Economia

Leilão de reserva energética não agrada setores produtivos e especialistas

Governo Federal enfrenta questionamentos por contratar usinas poluentes e aumentar tarifas
Leilão de reserva energética não agrada setores produtivos e especialistas
A maioria dos lotes vendidos contempla usinas termelétricas, cuja energia é considerada cara e mais poluente | Foto: Ricardo Stuckert / PR

O que parecia ser uma solução está se transformando em um acalorado debate. Esse é o contexto do leilão de reserva energética realizado pelo Governo Federal em março. A proposta do pregão, muito aguardado pelo setor elétrico, é garantir a estabilidade do sistema nacional e evitar quedas de fornecimento, ou apagões, por falta de geradoras de energia.

A grande controvérsia, no entanto, é o tipo de energia contratada. A maioria dos lotes vendidos contempla usinas termelétricas. Com matriz variada, que inclui energia fotovoltaica e hidrelétrica, a contratação de energia mais poluente gerou reações.

“É necessária uma modificação dessa visão de usar as termelétricas como complementação das demandas. É uma energia inconveniente, ela está contra o fluxo elétrico, é considerada uma energia mais poluente em função do problema de carbonização. O que a Fiemg indica são as hidrelétricas, que é a energia limpa, o Brasil tem um potencial enorme nesse sentido. Essa é a nossa meta”, afirmou o presidente em exercício da Federação das Indústrias do Estado de Minas Gerais (Fiemg), Bruno Melo Lima.

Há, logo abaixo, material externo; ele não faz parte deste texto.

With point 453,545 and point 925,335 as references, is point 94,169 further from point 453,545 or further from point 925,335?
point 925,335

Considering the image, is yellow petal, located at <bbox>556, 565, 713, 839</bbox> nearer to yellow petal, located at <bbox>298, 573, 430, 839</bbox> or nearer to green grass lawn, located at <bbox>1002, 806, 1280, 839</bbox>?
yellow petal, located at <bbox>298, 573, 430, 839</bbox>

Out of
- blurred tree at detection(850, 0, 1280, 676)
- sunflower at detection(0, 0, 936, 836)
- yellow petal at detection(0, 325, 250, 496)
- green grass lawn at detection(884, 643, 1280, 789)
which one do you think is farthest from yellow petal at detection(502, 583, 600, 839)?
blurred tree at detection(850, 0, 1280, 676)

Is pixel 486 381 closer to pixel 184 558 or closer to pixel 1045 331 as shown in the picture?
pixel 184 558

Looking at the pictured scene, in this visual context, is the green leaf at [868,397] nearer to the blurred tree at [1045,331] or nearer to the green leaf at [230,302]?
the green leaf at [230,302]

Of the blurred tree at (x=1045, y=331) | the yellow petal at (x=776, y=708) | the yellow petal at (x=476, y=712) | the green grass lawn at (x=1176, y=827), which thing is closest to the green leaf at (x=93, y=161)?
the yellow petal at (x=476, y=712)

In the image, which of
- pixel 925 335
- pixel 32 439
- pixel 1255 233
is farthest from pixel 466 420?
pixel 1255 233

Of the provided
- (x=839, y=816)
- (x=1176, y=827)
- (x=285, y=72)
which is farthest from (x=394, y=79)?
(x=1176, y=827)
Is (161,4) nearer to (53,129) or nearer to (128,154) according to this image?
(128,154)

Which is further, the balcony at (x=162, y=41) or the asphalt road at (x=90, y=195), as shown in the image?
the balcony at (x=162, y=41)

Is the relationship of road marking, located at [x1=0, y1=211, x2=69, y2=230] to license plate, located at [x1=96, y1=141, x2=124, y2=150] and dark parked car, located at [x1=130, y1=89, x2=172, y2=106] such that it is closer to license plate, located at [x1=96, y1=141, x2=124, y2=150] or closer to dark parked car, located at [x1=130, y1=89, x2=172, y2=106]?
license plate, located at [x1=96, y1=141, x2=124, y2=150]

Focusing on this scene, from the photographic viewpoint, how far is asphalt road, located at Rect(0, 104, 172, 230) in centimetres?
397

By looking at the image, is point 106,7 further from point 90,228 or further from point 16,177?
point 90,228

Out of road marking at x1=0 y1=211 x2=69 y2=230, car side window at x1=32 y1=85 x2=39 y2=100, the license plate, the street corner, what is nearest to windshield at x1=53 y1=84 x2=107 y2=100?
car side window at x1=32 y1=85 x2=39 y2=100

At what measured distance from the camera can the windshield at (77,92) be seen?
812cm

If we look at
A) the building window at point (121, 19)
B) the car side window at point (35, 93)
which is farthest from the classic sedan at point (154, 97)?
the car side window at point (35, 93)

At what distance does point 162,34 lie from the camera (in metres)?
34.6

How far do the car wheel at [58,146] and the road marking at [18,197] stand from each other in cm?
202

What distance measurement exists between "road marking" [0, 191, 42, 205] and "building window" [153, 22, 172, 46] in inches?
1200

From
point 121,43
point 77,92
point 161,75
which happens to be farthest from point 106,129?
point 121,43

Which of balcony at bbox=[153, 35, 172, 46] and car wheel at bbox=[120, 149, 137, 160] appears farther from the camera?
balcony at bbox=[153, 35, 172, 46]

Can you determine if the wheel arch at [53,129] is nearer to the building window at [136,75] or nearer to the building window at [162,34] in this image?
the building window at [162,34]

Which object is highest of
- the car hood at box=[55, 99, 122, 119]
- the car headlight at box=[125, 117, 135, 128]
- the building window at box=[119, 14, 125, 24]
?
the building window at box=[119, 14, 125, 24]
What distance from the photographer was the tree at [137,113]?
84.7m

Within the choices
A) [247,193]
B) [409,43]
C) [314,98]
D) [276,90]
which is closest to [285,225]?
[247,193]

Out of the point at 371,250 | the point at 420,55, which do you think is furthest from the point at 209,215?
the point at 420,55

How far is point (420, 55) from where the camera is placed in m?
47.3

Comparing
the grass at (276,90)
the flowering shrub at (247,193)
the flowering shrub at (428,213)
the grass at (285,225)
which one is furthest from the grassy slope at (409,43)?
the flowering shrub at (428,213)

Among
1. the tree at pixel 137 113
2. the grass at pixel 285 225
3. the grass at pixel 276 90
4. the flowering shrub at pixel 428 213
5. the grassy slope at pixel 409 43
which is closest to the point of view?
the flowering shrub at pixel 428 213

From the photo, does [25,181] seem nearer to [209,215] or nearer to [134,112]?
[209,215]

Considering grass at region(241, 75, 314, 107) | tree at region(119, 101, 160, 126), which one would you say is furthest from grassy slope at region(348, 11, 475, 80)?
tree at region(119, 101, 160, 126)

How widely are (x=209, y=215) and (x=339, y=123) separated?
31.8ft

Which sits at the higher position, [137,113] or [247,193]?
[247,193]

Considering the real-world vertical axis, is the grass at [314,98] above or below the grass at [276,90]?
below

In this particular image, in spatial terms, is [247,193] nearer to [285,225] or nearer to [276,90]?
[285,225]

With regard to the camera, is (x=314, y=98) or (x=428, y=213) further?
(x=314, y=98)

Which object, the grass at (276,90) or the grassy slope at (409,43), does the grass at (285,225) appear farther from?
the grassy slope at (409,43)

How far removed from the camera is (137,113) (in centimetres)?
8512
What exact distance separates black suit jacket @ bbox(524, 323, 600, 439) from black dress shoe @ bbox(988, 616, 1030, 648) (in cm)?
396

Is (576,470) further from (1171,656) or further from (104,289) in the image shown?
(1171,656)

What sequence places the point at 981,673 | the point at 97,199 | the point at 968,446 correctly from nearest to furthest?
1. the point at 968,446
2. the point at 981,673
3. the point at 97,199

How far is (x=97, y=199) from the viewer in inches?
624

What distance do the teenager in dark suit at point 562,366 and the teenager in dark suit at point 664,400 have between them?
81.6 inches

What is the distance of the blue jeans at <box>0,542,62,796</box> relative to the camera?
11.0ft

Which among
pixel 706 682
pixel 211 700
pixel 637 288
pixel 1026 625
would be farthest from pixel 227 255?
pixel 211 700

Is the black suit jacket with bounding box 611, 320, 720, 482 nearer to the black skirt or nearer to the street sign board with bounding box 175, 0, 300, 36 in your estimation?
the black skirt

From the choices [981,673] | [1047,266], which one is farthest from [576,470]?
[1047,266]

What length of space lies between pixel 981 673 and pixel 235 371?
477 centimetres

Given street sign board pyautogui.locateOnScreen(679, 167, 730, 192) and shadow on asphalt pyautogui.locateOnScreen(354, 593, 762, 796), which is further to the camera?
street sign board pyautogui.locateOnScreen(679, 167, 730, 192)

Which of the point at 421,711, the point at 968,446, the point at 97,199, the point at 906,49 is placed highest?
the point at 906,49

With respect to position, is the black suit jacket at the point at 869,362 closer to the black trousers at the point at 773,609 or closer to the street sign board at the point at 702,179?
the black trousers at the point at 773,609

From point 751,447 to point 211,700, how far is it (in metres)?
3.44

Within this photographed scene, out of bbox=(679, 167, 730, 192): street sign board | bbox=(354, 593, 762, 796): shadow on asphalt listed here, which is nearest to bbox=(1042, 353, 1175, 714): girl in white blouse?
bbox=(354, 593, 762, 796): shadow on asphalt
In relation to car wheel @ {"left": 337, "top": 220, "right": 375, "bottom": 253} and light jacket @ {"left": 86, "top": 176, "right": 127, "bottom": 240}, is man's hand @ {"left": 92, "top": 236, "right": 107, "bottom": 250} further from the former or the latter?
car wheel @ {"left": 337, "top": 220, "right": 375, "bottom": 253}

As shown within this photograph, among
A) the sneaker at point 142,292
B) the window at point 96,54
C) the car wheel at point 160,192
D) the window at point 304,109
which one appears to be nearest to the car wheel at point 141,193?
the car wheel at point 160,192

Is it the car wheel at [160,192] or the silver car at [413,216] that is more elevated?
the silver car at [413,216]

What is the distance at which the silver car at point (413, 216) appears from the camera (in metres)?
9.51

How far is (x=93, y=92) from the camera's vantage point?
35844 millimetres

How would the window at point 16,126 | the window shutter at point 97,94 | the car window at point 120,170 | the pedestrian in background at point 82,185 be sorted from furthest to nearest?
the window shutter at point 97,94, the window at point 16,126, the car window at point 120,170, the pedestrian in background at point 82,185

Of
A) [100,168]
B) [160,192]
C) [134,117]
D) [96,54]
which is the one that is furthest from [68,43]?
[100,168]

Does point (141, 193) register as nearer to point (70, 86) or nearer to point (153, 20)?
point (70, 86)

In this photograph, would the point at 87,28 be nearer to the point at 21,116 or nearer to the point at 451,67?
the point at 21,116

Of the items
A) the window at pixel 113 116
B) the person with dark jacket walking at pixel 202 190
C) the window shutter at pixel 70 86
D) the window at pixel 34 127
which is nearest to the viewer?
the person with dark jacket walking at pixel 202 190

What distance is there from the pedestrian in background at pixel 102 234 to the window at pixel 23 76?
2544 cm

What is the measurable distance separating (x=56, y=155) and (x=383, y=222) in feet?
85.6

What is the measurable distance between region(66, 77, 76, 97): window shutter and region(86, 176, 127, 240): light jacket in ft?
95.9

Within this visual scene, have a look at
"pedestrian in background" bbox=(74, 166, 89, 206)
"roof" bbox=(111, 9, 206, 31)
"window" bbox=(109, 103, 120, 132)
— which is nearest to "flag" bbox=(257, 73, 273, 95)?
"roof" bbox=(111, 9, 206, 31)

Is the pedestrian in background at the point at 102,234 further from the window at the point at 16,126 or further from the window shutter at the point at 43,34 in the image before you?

Ele também aponta que esse tipo de matriz energética, aliado ao modelo do leilão realizado, pode gerar aumento nos custos da energia tanto para os setores produtivos quanto para o consumidor final.

“A ideia do leilão era fazer um contrato de mais ou menos 19 GW e existia um determinado preço teto para o leilão ocorrer. De uma hora para a outra, esse teto foi modificado, dobrado, triplicado. As empresas que ganharam esse leilão vão ter uma remuneração enorme. Esse impacto pode chegar a R$1 trilhão, o que significa a possibilidade de um aumento muito grande nas contas residenciais de até 20%”, completa Lima.

Sem clareza

O professor titular da Universidade Federal de Santa Catarina (UFSC), ex-diretor da Agência Nacional de Energia Elétrica (Aneel) e ex-CEO da Abrace Energia, Edvaldo Santana, corrobora com a entidade empresarial mineira e amplia o questionamento.

Para ele, ainda não ficou claro o motivo pelo qual o leilão contratou o volume de 19 GW de uma única vez, tendo em vista que se trata de uma reserva energética e não de algo emergencial para atender o sistema.

“O governo até agora não disse, objetivamente, por que os 19 GW contratados no leilão são necessários e por que precisam ser contratados todos de uma única vez. Se tal explicação não aparece, o resultado do leilão fica sob suspeita, ainda mais considerando seus efeitos na conta de luz”, observa.

“Era evidente que o elevado aumento nas tarifas seria e seguirá questionado. Foi assim com o PCS. Por que o Ministério de Minas e Energia (MME), responsável pelas diretrizes do leilão, não fez uma análise de impactos? Por que, mesmo sendo tudo em 2026, o MME não realizou leilões sequenciais?”, questiona Santana.

Homologação suspensa

Os questionamentos sobre o leilão tornaram-se tão frequentes que a homologação, prevista para o dia 21 de maio no Tribunal de Contas, foi suspensa pela Aneel.

O Ministério Público Federal (MPF) quer a suspensão total do certame pela Justiça e entrou com uma ação para interromper todo o processo do pregão realizado até agora.

O órgão alega possível falta de transparência e falhas nos estudos que embasaram a realização do certame. Outro ponto debatido na ação é que o modelo adotado para os leilões pode gerar impactos bilionários aos consumidores de energia elétrica.

Além de favorecer termelétricas movidas a combustíveis fósseis sem justificativa técnica suficiente, o certame pode gerar prejuízo bilionário estimado entre R$ 500 bilhões e R$ 800 bilhões, com impacto direto nas tarifas de energia para empresas e para o consumidor final.